→ Work instructions
Could you return all of the records exactly, minus their images?

→ Provided records
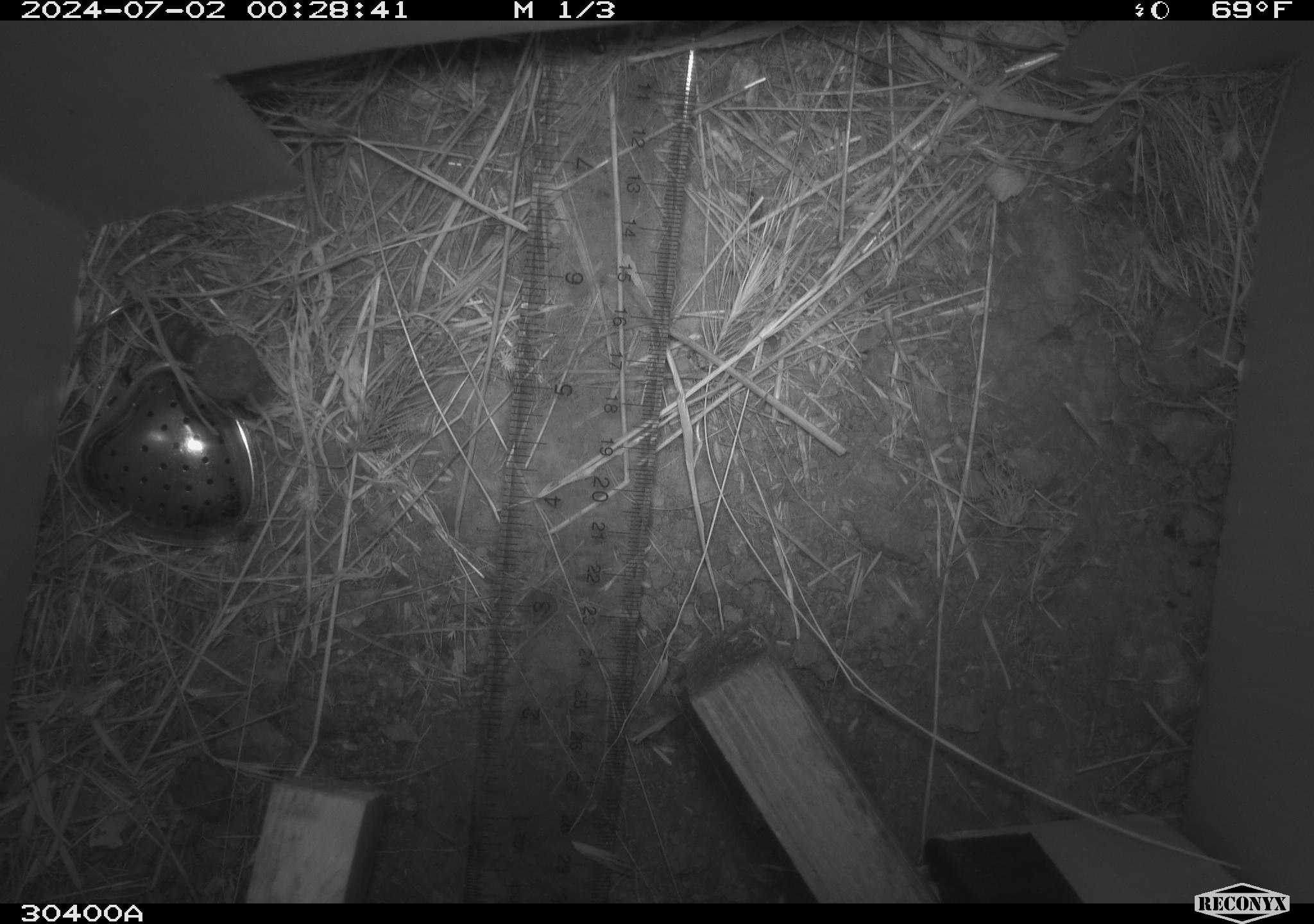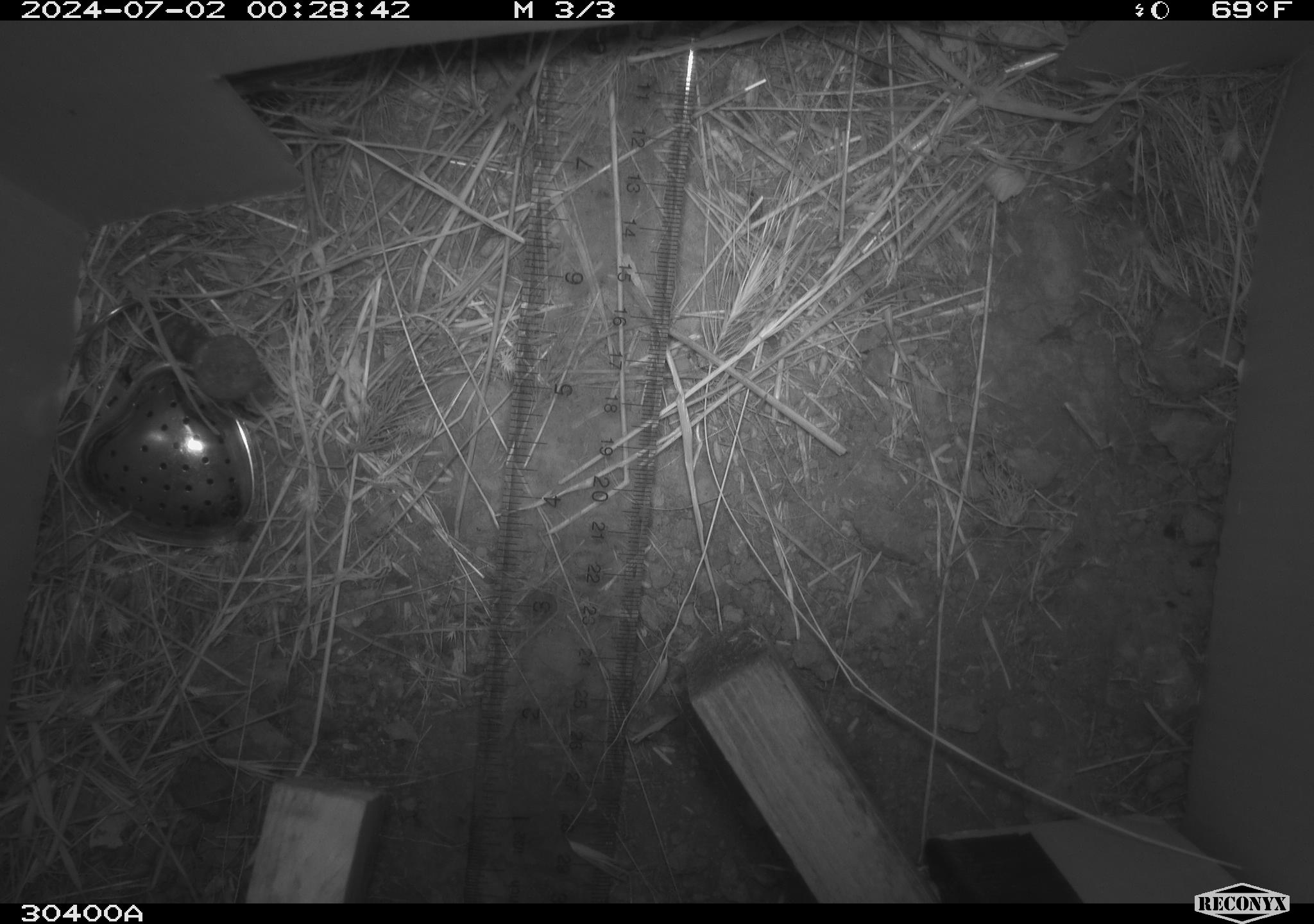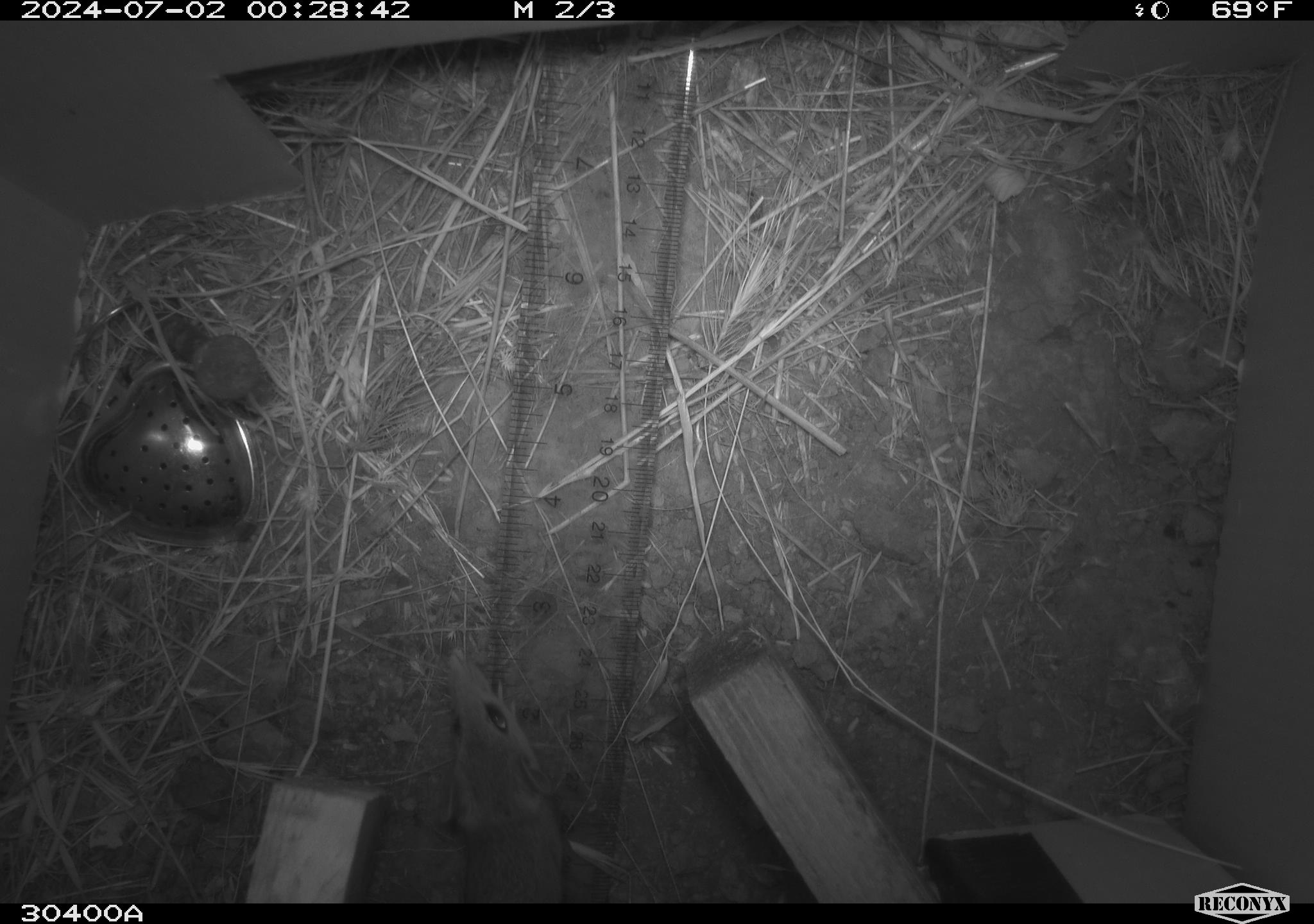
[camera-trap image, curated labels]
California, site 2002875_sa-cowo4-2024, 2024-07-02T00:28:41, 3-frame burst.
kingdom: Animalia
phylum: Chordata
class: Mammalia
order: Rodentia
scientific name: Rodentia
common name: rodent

→ Solution to this problem
[camera-trap image, curated labels]
California, site 2002875_sa-cowo4-2024, 2024-07-02T00:28:41, 3-frame burst.
kingdom: Animalia
phylum: Chordata
class: Mammalia
order: Rodentia
scientific name: Rodentia
common name: rodent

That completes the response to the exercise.